Five principal waveform templates extracted from 821 sleep spindles via SVD.


200 sigma-filtered spindle waveforms overlaid, with the population mean in black.


Left: all events sorted by Component 1 loading. Right: k-means clustering in the first two component scores.

Install

pip install subwave

Optional extras:

pip install "subwave[mne]"          # MNE-Python and Luna I/O
pip install "subwave[yasa]"         # YASA spindle detection I/O (pulls in mne)
pip install "subwave[scattering]"   # Wavelet scattering decomposition (kymatio)
pip install "subwave[tensor]"       # Multi-channel tensor decomposition (tensorly)
pip install "subwave[all]"          # All optional backends

Quickstart

import numpy as np
import subwave as sw

rng = np.random.default_rng(0)
t = np.linspace(0, 1, 256)
X = np.stack([np.sin(2 * np.pi * 13 * t) + rng.normal(0, 0.1, 256) for _ in range(100)])

result = sw.decompose(X, method="svd", n_components=5)
result.plot_templates(n=3)

Each template is a basis waveform shape; each loading is how strongly a given event expresses that template. Together they reconstruct the original population.

Or let subwave choose the number of components:

result = sw.decompose(X, n_components="auto")

ECG example

import numpy as np
import subwave as sw

# Stack detected QRS complexes into an event matrix
X_beats = np.load("heartbeats.npy")     # (n_beats, n_samples)
result = sw.decompose(X_beats, method="svd", n_components=3)

# Outlier detection flags ectopic beats
scores = result.outlier_scores()
ectopic = np.where(scores > np.percentile(scores, 99))[0]

Loading data

sw.from_array(X, sfreq=256)                              # plain numpy
sw.from_npz("spindles.npz")                              # Lunascope format
sw.from_mne(epochs)                                       # MNE Epochs
sw.from_yasa(spindles_df, raw_signal, sfreq=256)          # YASA output
sw.from_luna("spindles.txt", "recording.edf", sfreq=256)  # Luna output + EDF
sw.from_edf_batch(["s1.edf", "s2.edf"], channel="C3")     # detect + pool across files

from_edf_batch runs a detector (default YASA) on every EDF, extracts windows around each peak, and returns a single EventMatrix with a .meta DataFrame recording subject, file, event_index, and peak_sec for each pooled event.

Decomposition methods

  • SVD / PCA (method='svd') — default, optimal low-rank approximation. Uses randomized SVD for >5000 events.
  • NMF (method='nmf') — parts-based, requires non-negative input.
  • Dictionary learning (method='dictlearn') — sparse atoms.
  • Fourier-then-SVD (method='fourier_svd') — shift-invariant: SVD on per-event magnitude rFFT spectra. Robust to small temporal jitter that corrupts plain SVD. Templates live in frequency space (config['domain'] = 'frequency').
  • Scattering-then-SVD (method='scattering_svd') — locally translation-invariant and stable to deformation via 1-D wavelet scattering (kymatio). Templates live in scattering-coefficient space. Requires subwave[scattering].

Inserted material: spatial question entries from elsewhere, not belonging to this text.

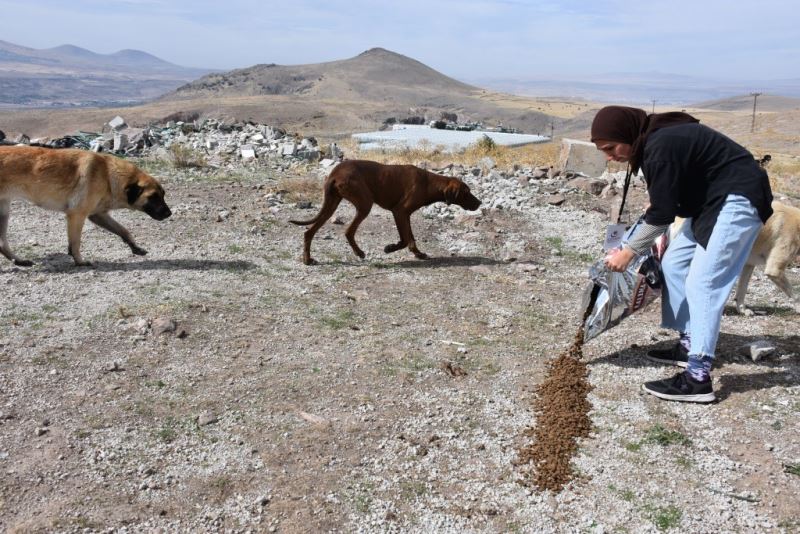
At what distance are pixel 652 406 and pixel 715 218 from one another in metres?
1.30

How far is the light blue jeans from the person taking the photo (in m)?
3.96

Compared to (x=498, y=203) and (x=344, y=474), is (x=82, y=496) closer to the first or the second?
(x=344, y=474)

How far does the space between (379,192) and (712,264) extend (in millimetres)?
4210

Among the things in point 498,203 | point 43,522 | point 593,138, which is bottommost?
point 43,522

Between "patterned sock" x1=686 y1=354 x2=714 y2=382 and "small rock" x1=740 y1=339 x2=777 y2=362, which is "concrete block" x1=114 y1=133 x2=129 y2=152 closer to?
"small rock" x1=740 y1=339 x2=777 y2=362

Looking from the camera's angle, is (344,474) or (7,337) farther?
(7,337)

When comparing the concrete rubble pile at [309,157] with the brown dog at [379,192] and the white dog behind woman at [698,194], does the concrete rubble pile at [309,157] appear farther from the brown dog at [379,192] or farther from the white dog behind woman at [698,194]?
the white dog behind woman at [698,194]

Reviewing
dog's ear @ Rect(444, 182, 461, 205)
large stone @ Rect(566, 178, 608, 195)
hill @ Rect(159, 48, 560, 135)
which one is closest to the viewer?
dog's ear @ Rect(444, 182, 461, 205)

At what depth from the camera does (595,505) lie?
11.2 ft

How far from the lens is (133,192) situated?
284 inches

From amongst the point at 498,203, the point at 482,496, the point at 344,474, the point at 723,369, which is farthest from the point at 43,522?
the point at 498,203

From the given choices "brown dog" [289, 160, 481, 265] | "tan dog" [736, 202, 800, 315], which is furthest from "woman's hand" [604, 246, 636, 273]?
"brown dog" [289, 160, 481, 265]

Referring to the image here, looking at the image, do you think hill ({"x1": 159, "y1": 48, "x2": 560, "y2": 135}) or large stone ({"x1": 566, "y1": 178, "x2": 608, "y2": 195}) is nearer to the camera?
large stone ({"x1": 566, "y1": 178, "x2": 608, "y2": 195})

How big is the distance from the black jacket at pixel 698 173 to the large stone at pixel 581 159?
338 inches
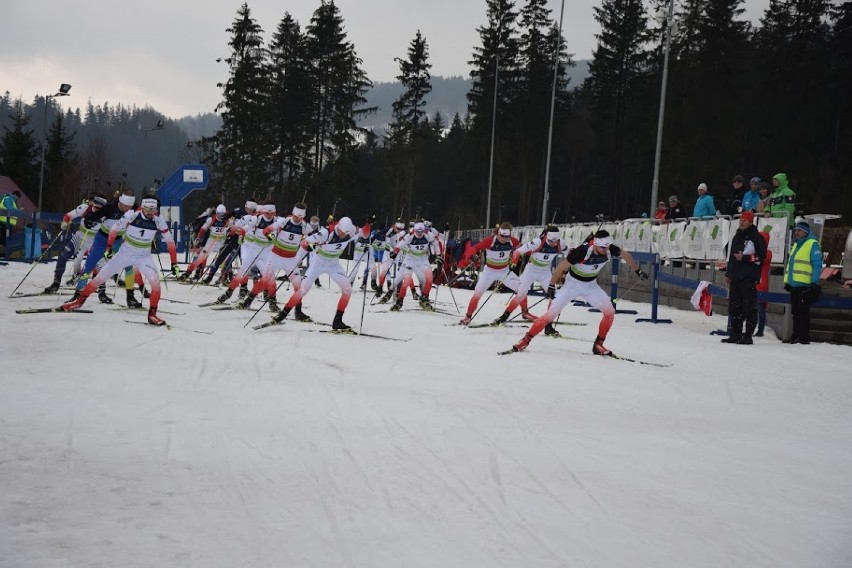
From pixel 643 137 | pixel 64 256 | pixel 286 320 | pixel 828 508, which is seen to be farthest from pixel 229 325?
pixel 643 137

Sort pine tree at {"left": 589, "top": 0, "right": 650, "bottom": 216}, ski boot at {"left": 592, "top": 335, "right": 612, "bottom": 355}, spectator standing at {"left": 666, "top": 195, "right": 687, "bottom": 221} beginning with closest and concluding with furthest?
ski boot at {"left": 592, "top": 335, "right": 612, "bottom": 355} < spectator standing at {"left": 666, "top": 195, "right": 687, "bottom": 221} < pine tree at {"left": 589, "top": 0, "right": 650, "bottom": 216}

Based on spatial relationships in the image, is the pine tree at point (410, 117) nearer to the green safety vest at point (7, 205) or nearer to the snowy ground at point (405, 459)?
the green safety vest at point (7, 205)

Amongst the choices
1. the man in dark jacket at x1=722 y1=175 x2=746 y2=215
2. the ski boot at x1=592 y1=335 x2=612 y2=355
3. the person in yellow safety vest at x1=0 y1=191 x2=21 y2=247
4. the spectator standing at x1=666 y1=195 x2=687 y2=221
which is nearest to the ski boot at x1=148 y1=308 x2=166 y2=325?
the ski boot at x1=592 y1=335 x2=612 y2=355

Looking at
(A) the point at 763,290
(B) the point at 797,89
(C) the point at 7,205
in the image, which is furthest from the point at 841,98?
(C) the point at 7,205

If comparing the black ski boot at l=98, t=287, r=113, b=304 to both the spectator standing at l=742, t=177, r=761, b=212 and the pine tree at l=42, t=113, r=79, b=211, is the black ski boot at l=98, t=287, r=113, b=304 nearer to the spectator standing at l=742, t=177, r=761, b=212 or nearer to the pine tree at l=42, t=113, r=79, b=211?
the spectator standing at l=742, t=177, r=761, b=212

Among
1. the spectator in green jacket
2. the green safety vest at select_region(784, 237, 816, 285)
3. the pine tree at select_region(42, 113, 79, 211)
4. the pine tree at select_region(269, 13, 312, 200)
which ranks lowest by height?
the green safety vest at select_region(784, 237, 816, 285)

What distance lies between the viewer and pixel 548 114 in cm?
5594

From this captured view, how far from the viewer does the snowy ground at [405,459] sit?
3750 millimetres

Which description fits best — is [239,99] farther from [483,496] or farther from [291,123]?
[483,496]

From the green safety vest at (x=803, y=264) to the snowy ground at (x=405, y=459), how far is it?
3.03m

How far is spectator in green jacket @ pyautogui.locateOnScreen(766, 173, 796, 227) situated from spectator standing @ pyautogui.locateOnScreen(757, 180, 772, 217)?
0.48ft

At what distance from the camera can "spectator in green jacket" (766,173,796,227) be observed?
47.1 feet

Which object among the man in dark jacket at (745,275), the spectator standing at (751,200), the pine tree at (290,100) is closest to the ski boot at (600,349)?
the man in dark jacket at (745,275)

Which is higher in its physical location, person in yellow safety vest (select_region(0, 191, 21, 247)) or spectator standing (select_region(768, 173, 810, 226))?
spectator standing (select_region(768, 173, 810, 226))
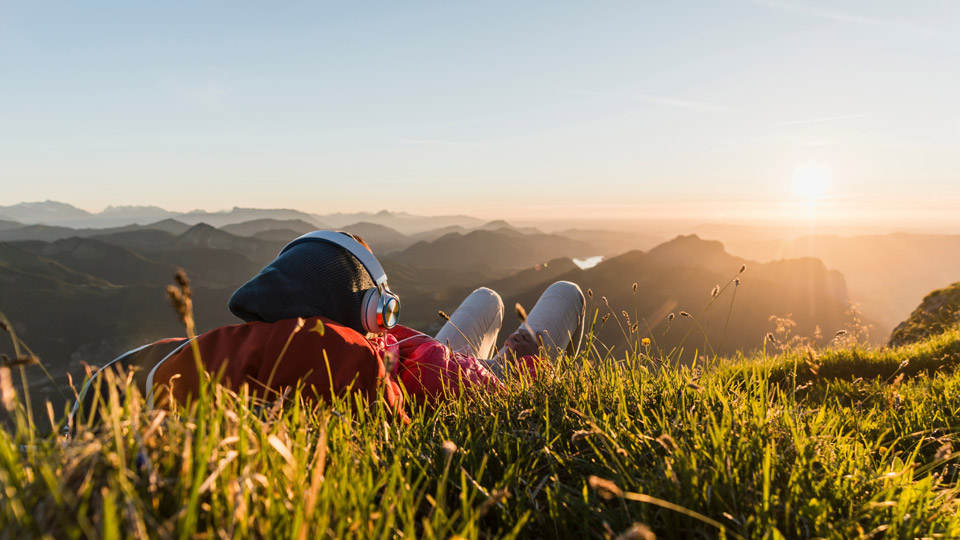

Tensor decomposition (multi-channel)

For 3-D event tensors (n_events, n_samples, n_channels), tensor_decompose factors temporal and spatial structure separately instead of flattening:

result = sw.tensor_decompose(X, method="cp", rank=3)        # PARAFAC / CP
result = sw.tensor_decompose(X, method="tucker", rank=3)    # Tucker (with core)

result.event_factors        # (n_events, rank)
result.temporal_factors     # (n_samples, rank)
result.spatial_factors      # (n_channels, rank)
result.reconstruction_error # ||X - X_hat|| / ||X||
result.component_waveform(0, channel=1)   # template scaled by channel weight

Requires subwave[tensor].

Working with results

result.templates                        # (n_components, n_samples) basis waveforms
result.loadings                         # (n_events, n_components) per-event scores
result.explained_variance_ratio         # variance captured per component
result.singular_values                  # singular values
result.factor_tables["instance"]        # DataFrame: instance_id, score_1…k, recon_error

result.reconstruct(n_components=3)      # rank-k reconstruction
result.project(new_X)                   # project new events onto learned subspace
result.outlier_scores()                 # per-event reconstruction error

Component selection

k = sw.parallel_analysis(X)             # Horn's parallel analysis
k = sw.elbow(result.singular_values)    # Kneedle elbow detection
k = sw.kaiser(result)                   # Kaiser rule

Spectral characterization

freqs, powers = result.template_spectrum(sfreq=256)
peak_hz = result.template_peak_freq(sfreq=256)     # e.g. [13.2, 11.1] Hz
bw_hz = result.template_bandwidth(sfreq=256)

Clustering

cr = result.cluster(method="kmeans", n_clusters=2)
cr["labels"]                            # cluster assignments
result.cluster_templates(n_clusters=2)  # mean waveform per cluster

Group comparison

perm = sw.permutation_test(X, groups, n_components=3, n_perm=500)
perm.p_value                            # do two groups span different subspaces?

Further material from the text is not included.